Thursday, March 17, 2016

Greil Marcus "Self Portrait" Questions


Although I have many questions as much of the vocabulary in these essays rings a bell with our philosophy readings ("decadence," etc. ("Self Portrait"  9)), I wish to bring up two general points which I think direct us more to the art. Of course this particular art is Self Portrait, by Bob Dylan, but it is also the realm of art, which is where music lies and thus where we must go to begin our philosophy of music.

1) Your rhetoric in the 1970 review seems to be doing comparative, narrativizing discourse about Dylan's music. Why is this approach, perhaps central to music and cultural criticism, not itself an imperative that arrives before the art? What keeps this imperative from speaking over, as if louder than or even prior to, the art? Can we listen to music this way without consuming the art altogether?
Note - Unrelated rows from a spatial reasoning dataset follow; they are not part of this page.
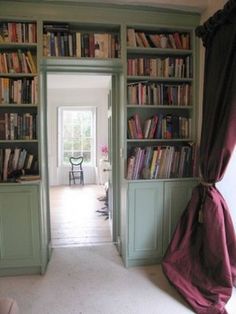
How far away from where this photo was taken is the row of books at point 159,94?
2746mm

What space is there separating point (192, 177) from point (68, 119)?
17.6 ft

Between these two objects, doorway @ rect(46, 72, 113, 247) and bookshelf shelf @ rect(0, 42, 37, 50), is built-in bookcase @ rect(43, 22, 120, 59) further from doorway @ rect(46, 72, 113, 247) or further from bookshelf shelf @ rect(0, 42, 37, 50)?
doorway @ rect(46, 72, 113, 247)

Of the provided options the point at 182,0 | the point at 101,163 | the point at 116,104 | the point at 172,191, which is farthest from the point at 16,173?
the point at 101,163

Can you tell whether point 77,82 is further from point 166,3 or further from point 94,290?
point 94,290

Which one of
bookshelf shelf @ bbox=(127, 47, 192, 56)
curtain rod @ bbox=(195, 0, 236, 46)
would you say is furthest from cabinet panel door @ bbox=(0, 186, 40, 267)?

2) In the liner notes, Dylan immediately begins describing fame as a position of curious sovereignty. Is this a cultural sovereignty? An identitarian one? The language associated with Dylan is always, as both he and you point out, "the voice of a generation..." What do you think we can see in this connection between sovereignty and vocalization? Why is there a need for verbal expression if one is to have power, and therefore responsibility? Is it appropriate or not that Dylan, recognizing this responsibility, makes a retreat from power in Self Portrait? Or does he even?

I understand these are not simple questions, but they are ones I thought of most clearly while listening to the record and while reading the 1970 review and the notes. Looking forward to class!